ЦЕЛЬ 1:
Перепишите без изменений фрагмент списка: от строки, содержащей «In the photo above, find all rings», до конца списка включительно.

Найти в Дзене
МХТ имени А.П. Чехова

И это всё о ней

16 сентября на Малой сцене МХТ имени А.П. Чехова пройдет вечер из цикла «Память места» – это проект Марины Брусникиной, в рамках которого на мхатовской сцене снова звучат тексты, которые были принципиально важны для раннего Художественного театра. На этот раз это будет «Сверчок на печи» Диккенса – в честь легендарного спектакля Первой студии МХТ 1914 года и 150-летнего юбилея выдающегося режиссера, педагога Леопольда Сулержицкого, который отмечается этой осенью.

Марина Брусникина – режиссер, педагог, актриса – в Художественном театре работает более 35-ти лет. Читайте ее интервью о выборе, который становится судьбой, о любви с первого взгляда и о том, как все взаимосвязано.

Марина Брусникина
Марина Брусникина

Если попробовать подобрать определение, которое скрепит воедино разнообразные умения и занятия Марины Брусникиной, то более всего подойдет неожиданное – «миссионер». Театральный педагог и режиссер, она подключает к себе, к личной художественной потребности и студентов, и коллег, и публику, она, строго по Бродскому, переламывает с ними впечатление, как ломоть хлеба. Брусникина – проводник современной поэзии и прозы (проект «Круг чтения») и театральный «археолог», зримо восстанавливающий историю МХТ (проект «Память места»). А еще в ее театральной биографии спектакли по прозе Астафьева, Улицкой, Маканина, Пелевина, Айтматова, ежегодная «Ночь поэзии», сокураторство экспериментального проекта «АРТХАБ». И руководство театром «Практика», и Школа-студия, и ученики. Как она все успевает? Вопрос праздный – в ее жизни все связано, одно обуславливает другое и вместе складывается в единый пазл. И так было с самого начала, когда она сама об этом еще не подозревала.

Перед вечером в МХТ имени Чехова, который открывал Год литературы в России, 2015 г.
Перед вечером в МХТ имени Чехова, который открывал Год литературы в России, 2015 г.

– Марина, однажды вы сказали, что в детстве были «тихоней, наблюдающей жизнь через окно».

– Да, так и было.

– Как же получилось, что театр стал делом вашей жизни?

– По семейной традиции и меня, и мою сестру-близнеца Юлю, конечно же, ждал институт иностранных языков или МГИМО. Папа журналист, знающий шесть языков, мама переводчик, с детства мы занимались языками с педагогами, до пятого класса жили с родителями за границей, ходили в школы при посольствах. А вернувшись в Москву, должны были пойти в спецшколу, откуда прямая дорога в иняз. Но мама решила сойти с колеи и «не ограничивать наш выбор». Становление и куча друзей – все пришлось на учебу в обычной московской школе. Но классе в восьмом я начала спорить с учительницей по литературе, мне, наверное, стало тесно в рамках школьной программы. Кончилось это поступлением в литературную школу на Трубной. Мы с сестрой сдавали экзамены, и, когда уже стало понятно, что приняты, директор школы вдруг сказал мне: «А ты не хочешь поступить на актерский?» Дело в том, что в классе одна из двух групп была с актерским уклоном. И я подумала, что надо попробовать, раз предлагают.

Исходные данные:
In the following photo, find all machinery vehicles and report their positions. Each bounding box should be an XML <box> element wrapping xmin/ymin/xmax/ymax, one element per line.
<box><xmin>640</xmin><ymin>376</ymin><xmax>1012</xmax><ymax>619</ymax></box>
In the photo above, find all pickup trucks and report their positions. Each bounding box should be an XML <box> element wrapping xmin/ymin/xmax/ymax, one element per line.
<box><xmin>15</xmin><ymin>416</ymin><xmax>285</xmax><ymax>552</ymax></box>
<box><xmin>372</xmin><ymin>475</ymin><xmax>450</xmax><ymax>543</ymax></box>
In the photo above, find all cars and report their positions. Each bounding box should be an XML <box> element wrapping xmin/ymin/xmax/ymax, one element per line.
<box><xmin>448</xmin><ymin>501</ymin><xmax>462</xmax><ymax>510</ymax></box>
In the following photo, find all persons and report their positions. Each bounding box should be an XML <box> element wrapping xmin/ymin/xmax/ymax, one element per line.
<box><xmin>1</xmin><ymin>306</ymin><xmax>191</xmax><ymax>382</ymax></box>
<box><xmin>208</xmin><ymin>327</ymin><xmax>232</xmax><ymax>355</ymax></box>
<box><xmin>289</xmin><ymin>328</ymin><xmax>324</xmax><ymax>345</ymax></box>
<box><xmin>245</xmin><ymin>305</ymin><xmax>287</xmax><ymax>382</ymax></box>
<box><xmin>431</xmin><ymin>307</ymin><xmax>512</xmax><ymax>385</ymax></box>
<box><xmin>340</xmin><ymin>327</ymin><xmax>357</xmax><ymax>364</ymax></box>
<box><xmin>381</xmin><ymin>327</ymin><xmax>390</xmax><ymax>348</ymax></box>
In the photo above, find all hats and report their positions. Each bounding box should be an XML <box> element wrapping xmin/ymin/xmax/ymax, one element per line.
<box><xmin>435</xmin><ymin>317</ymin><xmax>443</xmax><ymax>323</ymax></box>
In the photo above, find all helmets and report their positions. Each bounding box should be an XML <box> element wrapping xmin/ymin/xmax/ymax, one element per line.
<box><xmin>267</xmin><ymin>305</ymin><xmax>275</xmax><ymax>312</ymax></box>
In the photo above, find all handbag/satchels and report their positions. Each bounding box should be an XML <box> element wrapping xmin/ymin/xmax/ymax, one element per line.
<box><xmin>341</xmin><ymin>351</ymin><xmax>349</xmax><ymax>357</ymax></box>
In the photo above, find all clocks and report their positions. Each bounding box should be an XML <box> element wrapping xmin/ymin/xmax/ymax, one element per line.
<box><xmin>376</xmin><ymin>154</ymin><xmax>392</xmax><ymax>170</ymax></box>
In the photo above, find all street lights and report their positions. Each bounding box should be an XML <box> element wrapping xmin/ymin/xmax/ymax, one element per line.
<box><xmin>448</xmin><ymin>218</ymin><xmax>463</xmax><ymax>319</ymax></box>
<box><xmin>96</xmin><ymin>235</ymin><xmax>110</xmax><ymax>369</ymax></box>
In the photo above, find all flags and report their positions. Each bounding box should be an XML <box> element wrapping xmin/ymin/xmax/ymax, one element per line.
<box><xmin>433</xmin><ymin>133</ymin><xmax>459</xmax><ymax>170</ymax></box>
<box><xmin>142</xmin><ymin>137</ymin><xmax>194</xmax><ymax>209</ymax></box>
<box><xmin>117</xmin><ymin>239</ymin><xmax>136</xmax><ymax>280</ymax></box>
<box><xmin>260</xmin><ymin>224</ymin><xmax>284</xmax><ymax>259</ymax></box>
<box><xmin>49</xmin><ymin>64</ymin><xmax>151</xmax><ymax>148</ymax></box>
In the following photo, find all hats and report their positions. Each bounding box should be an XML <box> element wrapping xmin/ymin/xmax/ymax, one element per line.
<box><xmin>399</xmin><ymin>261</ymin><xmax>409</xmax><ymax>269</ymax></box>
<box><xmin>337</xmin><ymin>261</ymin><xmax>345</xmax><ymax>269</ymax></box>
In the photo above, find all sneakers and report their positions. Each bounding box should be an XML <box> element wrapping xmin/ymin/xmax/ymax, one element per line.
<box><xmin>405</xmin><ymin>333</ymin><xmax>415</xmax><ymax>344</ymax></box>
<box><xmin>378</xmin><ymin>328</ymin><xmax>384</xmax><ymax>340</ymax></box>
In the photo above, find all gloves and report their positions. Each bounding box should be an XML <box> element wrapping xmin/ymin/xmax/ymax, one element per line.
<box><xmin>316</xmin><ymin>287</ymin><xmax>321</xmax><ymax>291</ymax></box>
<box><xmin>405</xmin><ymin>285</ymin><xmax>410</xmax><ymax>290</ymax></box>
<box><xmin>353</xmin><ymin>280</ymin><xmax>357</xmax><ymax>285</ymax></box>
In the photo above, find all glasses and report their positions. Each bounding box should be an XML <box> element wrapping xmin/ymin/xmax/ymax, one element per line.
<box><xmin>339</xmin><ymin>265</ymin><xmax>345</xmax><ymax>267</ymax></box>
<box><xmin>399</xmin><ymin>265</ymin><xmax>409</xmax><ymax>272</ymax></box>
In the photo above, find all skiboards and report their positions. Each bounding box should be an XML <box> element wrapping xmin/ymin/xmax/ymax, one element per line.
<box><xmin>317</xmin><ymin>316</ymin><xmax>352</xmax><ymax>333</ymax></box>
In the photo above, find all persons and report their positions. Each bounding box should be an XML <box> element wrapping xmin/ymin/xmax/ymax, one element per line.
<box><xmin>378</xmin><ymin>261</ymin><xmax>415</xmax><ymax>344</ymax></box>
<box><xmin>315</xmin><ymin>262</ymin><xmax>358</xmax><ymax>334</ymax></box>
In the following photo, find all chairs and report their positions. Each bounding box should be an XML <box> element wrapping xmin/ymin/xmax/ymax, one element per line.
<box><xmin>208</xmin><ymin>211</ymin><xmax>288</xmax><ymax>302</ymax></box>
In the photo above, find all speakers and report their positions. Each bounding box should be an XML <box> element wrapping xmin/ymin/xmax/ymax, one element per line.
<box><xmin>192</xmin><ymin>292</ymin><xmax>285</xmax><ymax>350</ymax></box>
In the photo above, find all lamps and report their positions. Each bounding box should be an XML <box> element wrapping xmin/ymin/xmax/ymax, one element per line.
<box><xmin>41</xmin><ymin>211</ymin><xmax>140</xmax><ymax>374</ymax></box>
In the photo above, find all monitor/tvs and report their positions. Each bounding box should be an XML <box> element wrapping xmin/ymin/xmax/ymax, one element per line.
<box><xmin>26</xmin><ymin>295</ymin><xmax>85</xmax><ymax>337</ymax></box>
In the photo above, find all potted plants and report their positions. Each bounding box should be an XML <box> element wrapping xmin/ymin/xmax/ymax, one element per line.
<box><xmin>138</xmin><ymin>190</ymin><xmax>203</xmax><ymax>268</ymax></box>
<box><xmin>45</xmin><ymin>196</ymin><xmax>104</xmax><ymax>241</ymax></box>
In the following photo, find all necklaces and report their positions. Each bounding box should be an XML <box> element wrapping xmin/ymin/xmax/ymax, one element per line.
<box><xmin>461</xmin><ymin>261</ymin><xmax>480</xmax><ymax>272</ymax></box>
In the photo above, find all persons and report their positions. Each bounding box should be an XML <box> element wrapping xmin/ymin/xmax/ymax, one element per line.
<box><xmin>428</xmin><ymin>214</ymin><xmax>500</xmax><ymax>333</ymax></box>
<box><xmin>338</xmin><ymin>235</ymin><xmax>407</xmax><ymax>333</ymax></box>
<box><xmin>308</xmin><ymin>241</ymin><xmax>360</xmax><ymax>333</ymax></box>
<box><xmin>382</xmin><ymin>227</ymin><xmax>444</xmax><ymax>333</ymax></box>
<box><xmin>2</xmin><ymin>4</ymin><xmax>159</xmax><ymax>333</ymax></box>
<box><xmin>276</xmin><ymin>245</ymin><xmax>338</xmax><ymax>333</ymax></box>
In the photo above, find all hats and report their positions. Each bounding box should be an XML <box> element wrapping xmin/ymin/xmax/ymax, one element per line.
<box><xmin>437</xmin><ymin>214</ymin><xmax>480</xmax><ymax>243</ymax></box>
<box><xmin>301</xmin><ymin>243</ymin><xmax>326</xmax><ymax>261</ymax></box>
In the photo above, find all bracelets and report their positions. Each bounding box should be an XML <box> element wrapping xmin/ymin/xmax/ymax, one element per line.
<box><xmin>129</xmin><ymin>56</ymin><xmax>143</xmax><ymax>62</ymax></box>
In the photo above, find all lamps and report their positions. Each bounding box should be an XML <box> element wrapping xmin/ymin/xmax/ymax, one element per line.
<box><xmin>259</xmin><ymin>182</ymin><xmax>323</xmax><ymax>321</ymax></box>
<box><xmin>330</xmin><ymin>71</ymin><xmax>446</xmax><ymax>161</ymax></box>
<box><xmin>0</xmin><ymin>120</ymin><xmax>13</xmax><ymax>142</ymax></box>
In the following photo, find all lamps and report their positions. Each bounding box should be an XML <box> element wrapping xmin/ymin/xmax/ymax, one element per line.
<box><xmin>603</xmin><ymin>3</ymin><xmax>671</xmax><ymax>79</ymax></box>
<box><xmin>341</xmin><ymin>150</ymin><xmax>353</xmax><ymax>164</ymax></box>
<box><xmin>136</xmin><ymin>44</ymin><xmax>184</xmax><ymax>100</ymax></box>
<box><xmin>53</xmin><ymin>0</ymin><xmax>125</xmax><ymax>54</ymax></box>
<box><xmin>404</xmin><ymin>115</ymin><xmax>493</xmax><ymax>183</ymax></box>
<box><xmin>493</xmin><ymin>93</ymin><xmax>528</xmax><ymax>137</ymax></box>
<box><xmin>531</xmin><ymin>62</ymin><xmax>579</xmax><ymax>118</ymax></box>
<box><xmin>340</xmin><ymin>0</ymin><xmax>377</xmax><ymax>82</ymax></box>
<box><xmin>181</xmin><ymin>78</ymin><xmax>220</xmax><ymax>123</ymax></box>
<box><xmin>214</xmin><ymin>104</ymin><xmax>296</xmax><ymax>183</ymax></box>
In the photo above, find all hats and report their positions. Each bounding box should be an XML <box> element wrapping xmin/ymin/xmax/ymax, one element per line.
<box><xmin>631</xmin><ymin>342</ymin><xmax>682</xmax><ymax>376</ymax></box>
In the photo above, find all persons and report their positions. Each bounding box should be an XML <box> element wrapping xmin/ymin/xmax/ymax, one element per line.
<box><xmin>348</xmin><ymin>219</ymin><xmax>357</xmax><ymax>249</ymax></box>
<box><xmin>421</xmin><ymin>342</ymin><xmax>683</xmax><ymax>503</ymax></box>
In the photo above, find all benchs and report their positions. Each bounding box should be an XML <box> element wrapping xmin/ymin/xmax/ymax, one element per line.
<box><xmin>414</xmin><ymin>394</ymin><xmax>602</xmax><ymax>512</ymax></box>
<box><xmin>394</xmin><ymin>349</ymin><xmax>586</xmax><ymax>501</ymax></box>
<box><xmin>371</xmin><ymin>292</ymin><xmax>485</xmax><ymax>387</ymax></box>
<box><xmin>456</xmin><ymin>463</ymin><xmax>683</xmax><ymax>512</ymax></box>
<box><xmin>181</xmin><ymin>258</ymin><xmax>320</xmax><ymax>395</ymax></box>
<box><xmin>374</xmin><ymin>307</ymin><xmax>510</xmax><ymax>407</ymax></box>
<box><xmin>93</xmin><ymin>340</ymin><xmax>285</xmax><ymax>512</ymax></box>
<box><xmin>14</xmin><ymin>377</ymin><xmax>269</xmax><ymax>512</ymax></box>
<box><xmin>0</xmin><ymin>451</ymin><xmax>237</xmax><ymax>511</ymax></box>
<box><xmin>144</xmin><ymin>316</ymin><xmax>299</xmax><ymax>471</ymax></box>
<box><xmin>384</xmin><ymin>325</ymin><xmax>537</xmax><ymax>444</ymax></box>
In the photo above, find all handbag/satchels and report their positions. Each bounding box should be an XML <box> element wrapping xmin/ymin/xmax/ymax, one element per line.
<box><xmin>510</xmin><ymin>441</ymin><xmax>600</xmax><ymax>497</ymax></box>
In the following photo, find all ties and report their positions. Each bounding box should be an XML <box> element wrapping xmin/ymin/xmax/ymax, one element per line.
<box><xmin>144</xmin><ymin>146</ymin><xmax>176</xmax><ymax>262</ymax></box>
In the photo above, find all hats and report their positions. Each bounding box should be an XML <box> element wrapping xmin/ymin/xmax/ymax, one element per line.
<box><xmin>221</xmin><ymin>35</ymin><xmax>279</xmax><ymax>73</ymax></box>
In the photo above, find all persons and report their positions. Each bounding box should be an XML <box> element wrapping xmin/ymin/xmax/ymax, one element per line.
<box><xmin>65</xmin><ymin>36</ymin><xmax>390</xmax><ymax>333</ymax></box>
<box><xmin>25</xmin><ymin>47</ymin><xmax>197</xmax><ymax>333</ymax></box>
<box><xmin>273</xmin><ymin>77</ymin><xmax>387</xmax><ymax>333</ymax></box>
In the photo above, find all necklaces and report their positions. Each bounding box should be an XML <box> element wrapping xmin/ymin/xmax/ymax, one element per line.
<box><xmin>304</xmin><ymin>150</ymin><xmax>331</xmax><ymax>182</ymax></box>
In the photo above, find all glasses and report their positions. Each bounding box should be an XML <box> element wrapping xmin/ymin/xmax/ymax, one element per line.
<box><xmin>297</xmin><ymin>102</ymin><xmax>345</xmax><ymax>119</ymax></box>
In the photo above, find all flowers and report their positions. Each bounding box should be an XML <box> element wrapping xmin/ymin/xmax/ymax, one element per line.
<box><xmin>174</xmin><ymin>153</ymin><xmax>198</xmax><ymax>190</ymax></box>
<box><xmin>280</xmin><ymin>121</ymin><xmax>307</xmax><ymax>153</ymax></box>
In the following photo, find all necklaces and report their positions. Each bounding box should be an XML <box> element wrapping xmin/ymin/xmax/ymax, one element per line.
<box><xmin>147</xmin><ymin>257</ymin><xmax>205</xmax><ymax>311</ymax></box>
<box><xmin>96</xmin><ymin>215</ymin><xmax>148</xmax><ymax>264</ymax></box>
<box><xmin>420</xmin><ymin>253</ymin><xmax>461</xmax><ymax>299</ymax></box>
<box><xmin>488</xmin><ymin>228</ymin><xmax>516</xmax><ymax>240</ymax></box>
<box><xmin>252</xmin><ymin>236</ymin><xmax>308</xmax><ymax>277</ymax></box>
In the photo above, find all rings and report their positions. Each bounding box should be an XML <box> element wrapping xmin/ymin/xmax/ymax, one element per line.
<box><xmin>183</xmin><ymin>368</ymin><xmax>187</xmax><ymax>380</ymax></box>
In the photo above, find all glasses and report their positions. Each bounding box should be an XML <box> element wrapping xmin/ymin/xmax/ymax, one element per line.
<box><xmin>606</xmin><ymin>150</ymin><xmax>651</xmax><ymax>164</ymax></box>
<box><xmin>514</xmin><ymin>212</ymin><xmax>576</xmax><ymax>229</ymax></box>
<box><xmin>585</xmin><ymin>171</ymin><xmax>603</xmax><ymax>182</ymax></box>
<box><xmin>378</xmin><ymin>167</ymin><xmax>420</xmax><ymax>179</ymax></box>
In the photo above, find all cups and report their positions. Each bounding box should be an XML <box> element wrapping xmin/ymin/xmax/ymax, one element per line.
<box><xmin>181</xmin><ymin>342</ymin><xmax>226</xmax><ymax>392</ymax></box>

ЦЕЛЬ 2:
Переведите на английский язык следующее предложение из исходного документа: «Марина Брусникина – режиссер, педагог, актриса – в Художественном театре работает более 35-ти лет.»

ПОЛНЫЙ ОТВЕТ 1:
In the photo above, find all rings and report their positions. Each bounding box should be an XML <box> element wrapping xmin/ymin/xmax/ymax, one element per line.
<box><xmin>183</xmin><ymin>368</ymin><xmax>187</xmax><ymax>380</ymax></box>
In the photo above, find all glasses and report their positions. Each bounding box should be an XML <box> element wrapping xmin/ymin/xmax/ymax, one element per line.
<box><xmin>606</xmin><ymin>150</ymin><xmax>651</xmax><ymax>164</ymax></box>
<box><xmin>514</xmin><ymin>212</ymin><xmax>576</xmax><ymax>229</ymax></box>
<box><xmin>585</xmin><ymin>171</ymin><xmax>603</xmax><ymax>182</ymax></box>
<box><xmin>378</xmin><ymin>167</ymin><xmax>420</xmax><ymax>179</ymax></box>
In the photo above, find all cups and report their positions. Each bounding box should be an XML <box> element wrapping xmin/ymin/xmax/ymax, one element per line.
<box><xmin>181</xmin><ymin>342</ymin><xmax>226</xmax><ymax>392</ymax></box>

ПОЛНЫЙ ОТВЕТ 2:
Marina Brusnikina, a director, teacher and actress, has worked at the Art Theater for more than 35 years.